Abraham lebte durch Glauben (6)

1. Mose 16

Das Ausharren habe ein vollkommenes Werk

In der Geschichte des Patriarchen folgt jetzt wieder ein dunkles Blatt. Zehn lange Jahre sind verstrichen, seit ihm Gott einen Nachkommen verheissen hat, der das Land besitzen wird. In der Zwischenzeit hat Gott diese Verheissung zweimal erneuert (Kapitel 13 und 15), das zweite Mal sogar sehr deutlich: «Der aus deinem Leib hervorgehen wird, der wird dich beerben … Und Abraham glaubte dem HERRN; und er rechnete es ihm zur Gerechtigkeit.» Gott hatte sich sogar herabgelassen, sein Versprechen mit einem einseitigen Bund zu besiegeln.

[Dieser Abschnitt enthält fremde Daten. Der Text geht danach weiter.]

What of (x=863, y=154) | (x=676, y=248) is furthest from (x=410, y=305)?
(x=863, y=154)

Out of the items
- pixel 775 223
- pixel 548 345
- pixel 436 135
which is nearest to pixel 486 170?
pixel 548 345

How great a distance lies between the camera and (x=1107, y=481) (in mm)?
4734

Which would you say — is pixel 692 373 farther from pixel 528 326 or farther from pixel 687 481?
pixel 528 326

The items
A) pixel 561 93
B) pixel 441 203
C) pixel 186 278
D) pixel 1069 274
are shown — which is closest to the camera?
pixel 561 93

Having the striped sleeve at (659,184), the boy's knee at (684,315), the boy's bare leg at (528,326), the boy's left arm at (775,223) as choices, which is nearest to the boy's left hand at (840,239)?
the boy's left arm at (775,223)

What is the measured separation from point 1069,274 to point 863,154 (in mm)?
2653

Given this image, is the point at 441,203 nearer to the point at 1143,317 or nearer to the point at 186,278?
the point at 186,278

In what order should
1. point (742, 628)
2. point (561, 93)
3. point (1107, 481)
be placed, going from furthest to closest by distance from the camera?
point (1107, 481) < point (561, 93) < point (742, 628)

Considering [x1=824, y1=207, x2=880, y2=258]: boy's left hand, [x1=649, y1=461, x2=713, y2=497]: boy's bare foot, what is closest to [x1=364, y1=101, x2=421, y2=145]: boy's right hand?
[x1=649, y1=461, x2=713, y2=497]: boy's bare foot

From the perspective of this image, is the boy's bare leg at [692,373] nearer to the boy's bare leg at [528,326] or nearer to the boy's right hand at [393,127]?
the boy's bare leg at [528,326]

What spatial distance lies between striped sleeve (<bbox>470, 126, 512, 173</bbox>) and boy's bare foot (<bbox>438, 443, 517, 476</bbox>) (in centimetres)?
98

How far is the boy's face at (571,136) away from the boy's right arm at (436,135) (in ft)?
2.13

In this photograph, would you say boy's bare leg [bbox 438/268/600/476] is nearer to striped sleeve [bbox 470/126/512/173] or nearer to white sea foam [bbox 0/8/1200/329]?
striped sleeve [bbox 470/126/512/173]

Aber seither war es wieder still geworden. Es geschah nichts. Nur die Zahl der Lebensjahre des Ehepaares kletterte unaufhaltsam in die Höhe.

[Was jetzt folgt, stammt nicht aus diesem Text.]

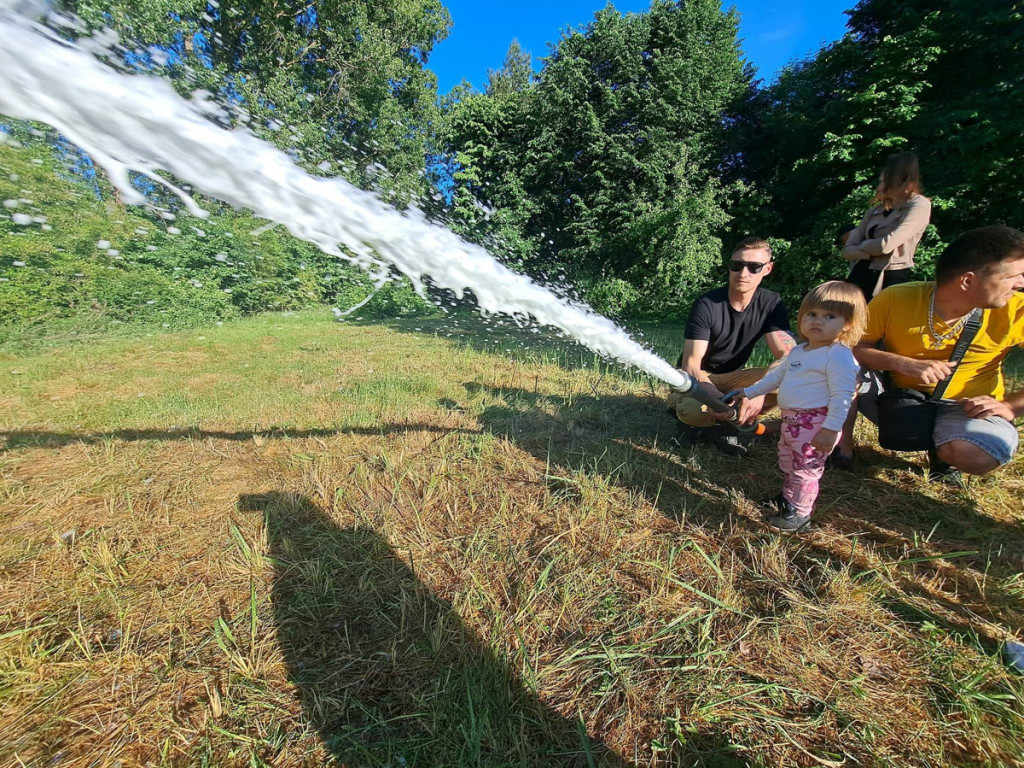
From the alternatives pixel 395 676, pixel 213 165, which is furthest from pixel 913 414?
pixel 213 165

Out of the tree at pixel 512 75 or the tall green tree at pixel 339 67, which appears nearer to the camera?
the tall green tree at pixel 339 67

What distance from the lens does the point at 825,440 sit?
214 cm

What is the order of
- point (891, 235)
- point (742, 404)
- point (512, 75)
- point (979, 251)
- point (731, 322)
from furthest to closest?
point (512, 75) < point (731, 322) < point (891, 235) < point (742, 404) < point (979, 251)

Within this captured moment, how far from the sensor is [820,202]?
1312 centimetres

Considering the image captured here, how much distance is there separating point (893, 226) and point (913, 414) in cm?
151

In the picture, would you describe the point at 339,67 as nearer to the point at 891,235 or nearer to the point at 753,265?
the point at 753,265

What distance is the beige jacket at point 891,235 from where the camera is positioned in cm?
302

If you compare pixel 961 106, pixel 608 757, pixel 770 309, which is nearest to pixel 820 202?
pixel 961 106

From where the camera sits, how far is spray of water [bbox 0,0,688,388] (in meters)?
1.66

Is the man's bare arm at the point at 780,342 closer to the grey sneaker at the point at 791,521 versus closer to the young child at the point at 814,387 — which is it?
the young child at the point at 814,387

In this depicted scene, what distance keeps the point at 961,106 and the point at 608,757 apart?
15053mm

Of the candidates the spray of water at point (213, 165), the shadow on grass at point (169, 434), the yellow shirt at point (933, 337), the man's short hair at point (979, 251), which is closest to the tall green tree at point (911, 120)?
the yellow shirt at point (933, 337)

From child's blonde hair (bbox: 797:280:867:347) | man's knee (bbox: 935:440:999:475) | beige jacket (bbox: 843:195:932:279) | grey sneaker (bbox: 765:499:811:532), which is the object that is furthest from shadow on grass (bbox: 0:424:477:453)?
beige jacket (bbox: 843:195:932:279)

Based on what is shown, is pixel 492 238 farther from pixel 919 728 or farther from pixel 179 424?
pixel 919 728
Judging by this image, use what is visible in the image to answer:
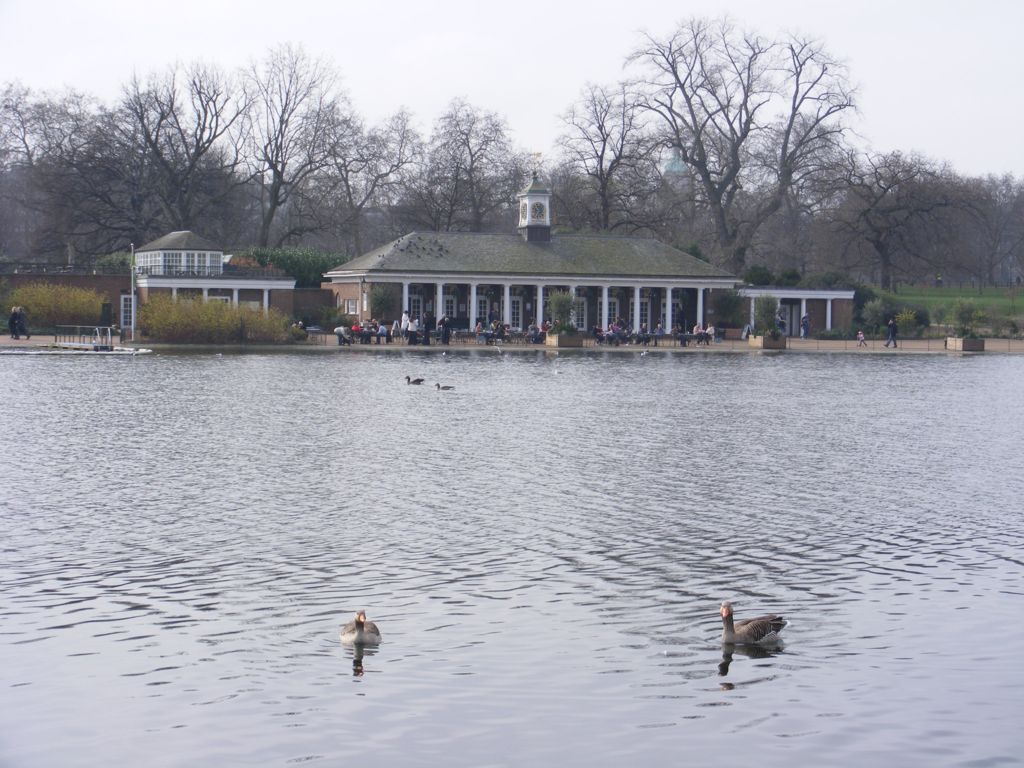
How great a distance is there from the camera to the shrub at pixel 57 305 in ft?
210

Gott hätte ihm sagen können: Erst wenn du hundertjährig bist, werde ich dir den Sohn von Sarah geben. Wie viel leichter wäre dann die Wartezeit zu ertragen gewesen! Aber Er tat es nicht. Warum denn nicht?

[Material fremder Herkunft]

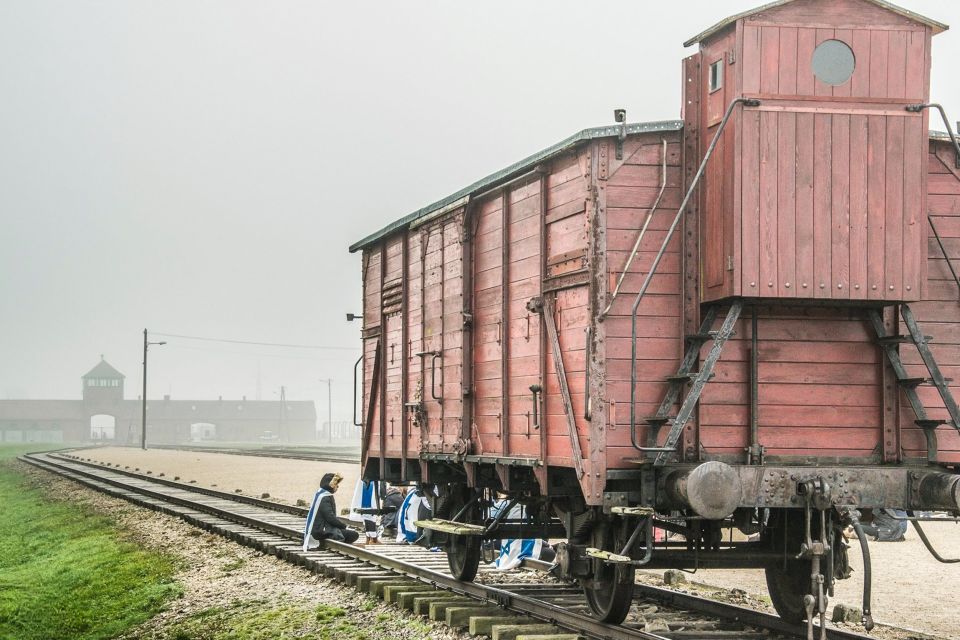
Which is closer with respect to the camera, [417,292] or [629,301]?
[629,301]

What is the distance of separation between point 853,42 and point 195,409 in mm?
150260

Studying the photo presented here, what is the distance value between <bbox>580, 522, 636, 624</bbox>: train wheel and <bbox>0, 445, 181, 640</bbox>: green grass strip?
15.9 feet

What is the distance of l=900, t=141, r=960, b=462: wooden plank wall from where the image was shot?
8.95 m

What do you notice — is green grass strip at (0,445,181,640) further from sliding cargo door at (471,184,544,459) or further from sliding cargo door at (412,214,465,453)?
sliding cargo door at (471,184,544,459)

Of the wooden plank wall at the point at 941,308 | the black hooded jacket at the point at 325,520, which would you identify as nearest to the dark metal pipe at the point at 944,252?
the wooden plank wall at the point at 941,308

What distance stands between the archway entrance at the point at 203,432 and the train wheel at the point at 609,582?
5661 inches

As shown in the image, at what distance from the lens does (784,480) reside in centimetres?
841

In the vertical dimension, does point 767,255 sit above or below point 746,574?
above

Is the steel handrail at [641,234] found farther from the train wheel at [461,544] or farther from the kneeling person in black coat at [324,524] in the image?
the kneeling person in black coat at [324,524]

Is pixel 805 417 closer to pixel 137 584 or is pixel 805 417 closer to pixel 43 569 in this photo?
pixel 137 584

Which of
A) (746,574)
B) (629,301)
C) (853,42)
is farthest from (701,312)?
(746,574)

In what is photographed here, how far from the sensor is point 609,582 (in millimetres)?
9242

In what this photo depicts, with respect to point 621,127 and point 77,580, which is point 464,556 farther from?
point 77,580

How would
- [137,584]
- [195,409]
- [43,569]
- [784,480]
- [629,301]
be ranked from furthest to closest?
[195,409]
[43,569]
[137,584]
[629,301]
[784,480]
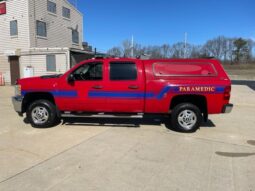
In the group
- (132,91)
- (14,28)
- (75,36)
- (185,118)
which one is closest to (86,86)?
(132,91)

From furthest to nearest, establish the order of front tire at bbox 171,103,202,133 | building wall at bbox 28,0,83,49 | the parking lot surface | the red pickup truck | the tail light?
building wall at bbox 28,0,83,49
front tire at bbox 171,103,202,133
the red pickup truck
the tail light
the parking lot surface

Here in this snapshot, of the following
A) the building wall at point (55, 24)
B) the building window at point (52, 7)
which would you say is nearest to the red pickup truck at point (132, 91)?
the building wall at point (55, 24)

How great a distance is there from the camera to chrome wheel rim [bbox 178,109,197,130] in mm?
6500

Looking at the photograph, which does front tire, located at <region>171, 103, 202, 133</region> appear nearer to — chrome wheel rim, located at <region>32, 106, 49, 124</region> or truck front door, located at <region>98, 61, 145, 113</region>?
truck front door, located at <region>98, 61, 145, 113</region>

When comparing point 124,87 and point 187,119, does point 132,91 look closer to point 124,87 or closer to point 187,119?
point 124,87

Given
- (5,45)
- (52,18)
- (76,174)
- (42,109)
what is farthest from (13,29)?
(76,174)

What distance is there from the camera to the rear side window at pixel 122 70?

Er will, dass unser Glaube wächst und erstarkt (2. Kor 10,15; 2. Thes 1,3). Dazu braucht es Zeit; und der Glaube kann nur zunehmen, wenn er in Prüfungen kommt und sich dabei einzig auf Gott und seine Ver­heis­sun­gen stützt, nicht auf sichtbare Krücken oder auf Zeitpunkte. So sagt Jakobus: «Haltet es für lauter Freude, meine Brüder, wenn ihr in mancherlei Prüfungen fallt, da ihr wisst, dass die Bewährung eures Glaubens Ausharren bewirkt. Das Ausharren aber habe ein vollkommenes Werk, damit ihr vollkommen und vollendet seid und in nichts Mangel habt» (Jak 1,2-4). Die Früchte der Prüfungen sind so wertvoll, dass wir uns über solche Versuchungen von aussen nur freuen sollen: Sie bewirken Ausharren, zerbrechen also den Eigenwillen; das Ich und die sichtbaren Dinge treten in den Hintergrund, damit sich der Glaube an Gott klammern kann.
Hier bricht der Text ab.